We know that Large Language Models (LLMs) are excellent at summarising documents, but how good are they for writing commentary on financial data? This blog looks in detail at such a task, one commonly performed by analysts.
Background
As readers will know, I periodically look at data and write commentary on trends and have done so for many years. At Clarus it was mostly Clearing House Volumes, while at Actrix it has mostly been Bank Financial Reports.
As example, in late August I published, Bank Holding Company Financial Statements – 2Q25, which looked at the Consolidated Income Statement of the six largest US Banks and in particular Non-Interest Income and it’s components, Trading Revenue, Investment Banking, Securities Brokerage, etc.
From that blog, I extracted the following:

A chart with the most recent 5 quarters of data for the six largest banks, followed by my commentary; in this case seven bullet points, focusing on absolute amounts and share in the latest quarter. Though a glance at the other charts in the blog will show that I also generally cover material year-on-year (YoY) or quarter-on-quarter (QoQ) changes for each bank.
Can LLM’s create similar or better commentary?
Let’s Start
To test that, I first uploaded the latest data for Sep25 into the ActrixFT Dashboard and then added functionality to send the chart data to an LLM and ask for commentary.
Of-course it is not quite as simple as that, I also needed instructions in a prompt to send to the LLM. These instructions include perspective, style, guidance and specific asks, amongst other things.
First the new chart for Trading Revenue.

Then iterating with different prompts and LLMs, to get output commentary that I was happy with.
In the end, I went with a strict 3 bullet point output.
Let’s look at the output from 4 different LLMs.
ChatGPT

What do I think about this?
Well, its pretty good:
- The first bullet point covers JP Morgan Chase, which is good as it is the highest absolute amount of Trading Revenue at $11.2 billion and it also highlights the YoY increase of 9.7%. I would also have written this as the first bullet point.
- The second bullet covers Goldman Sachs, where revenue declined 15.3% QoQ.
- The third bullet covers Wells Fargo with a 70% QoQ rise and 9% YoY decrease.
As my instructions asked for 3 bullets, the above is fine, though on balance I would have preferred a different second or third bullet; one that highlighted Citigroup as down -20.6% YoY, a drop that is also larger in absolute dollar terms than either of the ones selected.
(Note the specific model I used was GPT 4 Turbo).
Claude
Next, I used two variations of the Claude LLM, first Claude Sonnet.

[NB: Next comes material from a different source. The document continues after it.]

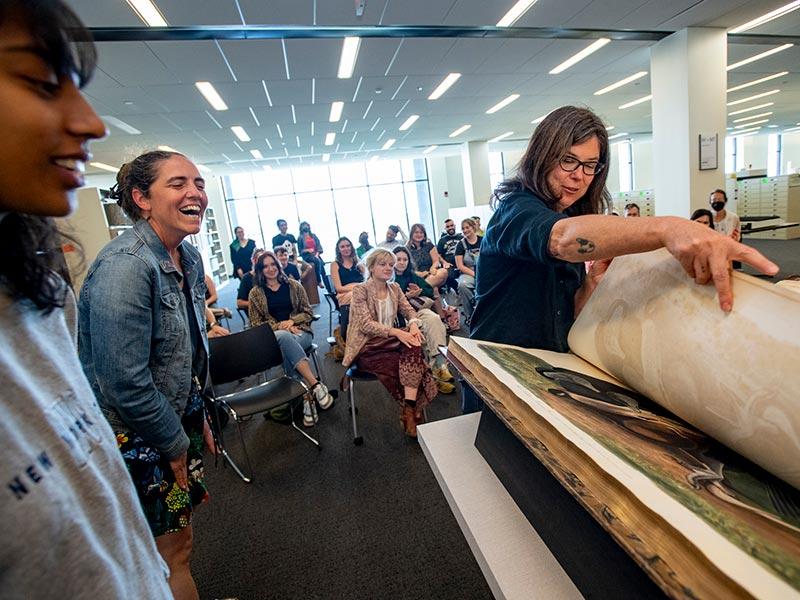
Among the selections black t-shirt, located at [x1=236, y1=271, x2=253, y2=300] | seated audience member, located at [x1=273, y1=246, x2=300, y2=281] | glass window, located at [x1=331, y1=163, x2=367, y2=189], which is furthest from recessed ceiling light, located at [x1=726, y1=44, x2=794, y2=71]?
glass window, located at [x1=331, y1=163, x2=367, y2=189]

Then Claude Haiku, a smaller/quicker model.

Thoughts on these:
- Sonnet and Haiku certainly live up to their names in terms of the relative number of words each outputs
- The first bullet appears to have the same content for both, again covering JP Morgan Chase, just expressed more succinctly by Haiku.
- However on closer inspection, we see that for QoQ Sonnet notes this as a 0.6% decline while Haiku has it as a 0.6% increase! The correct response is an increase, though so small that I would rather not have it highlighted
- For the second bullet, Sonnet selects Goldman Sachs, just as ChatGPT did, though it gives more detail by including YoY decline and noting the consecutive quarters of decline
- Haiku for the second bullet covers Morgan Stanley with 23.3% YoY increase
- The third bullet has Sonnet select Bank of America and Morgan Stanley for YoY growth, while Haiku has Bank of America and Goldman Sachs for QoQ declines
- On balance I prefer the YoY for Sonnet here as QoQ comparison’s are more seasonal as the Sep25 quarter will have included quieter summer months
Cohere
And one more LLM, this time Cohere, which I have not covered before, but I was drawn to their focus on enterprise and business solutions.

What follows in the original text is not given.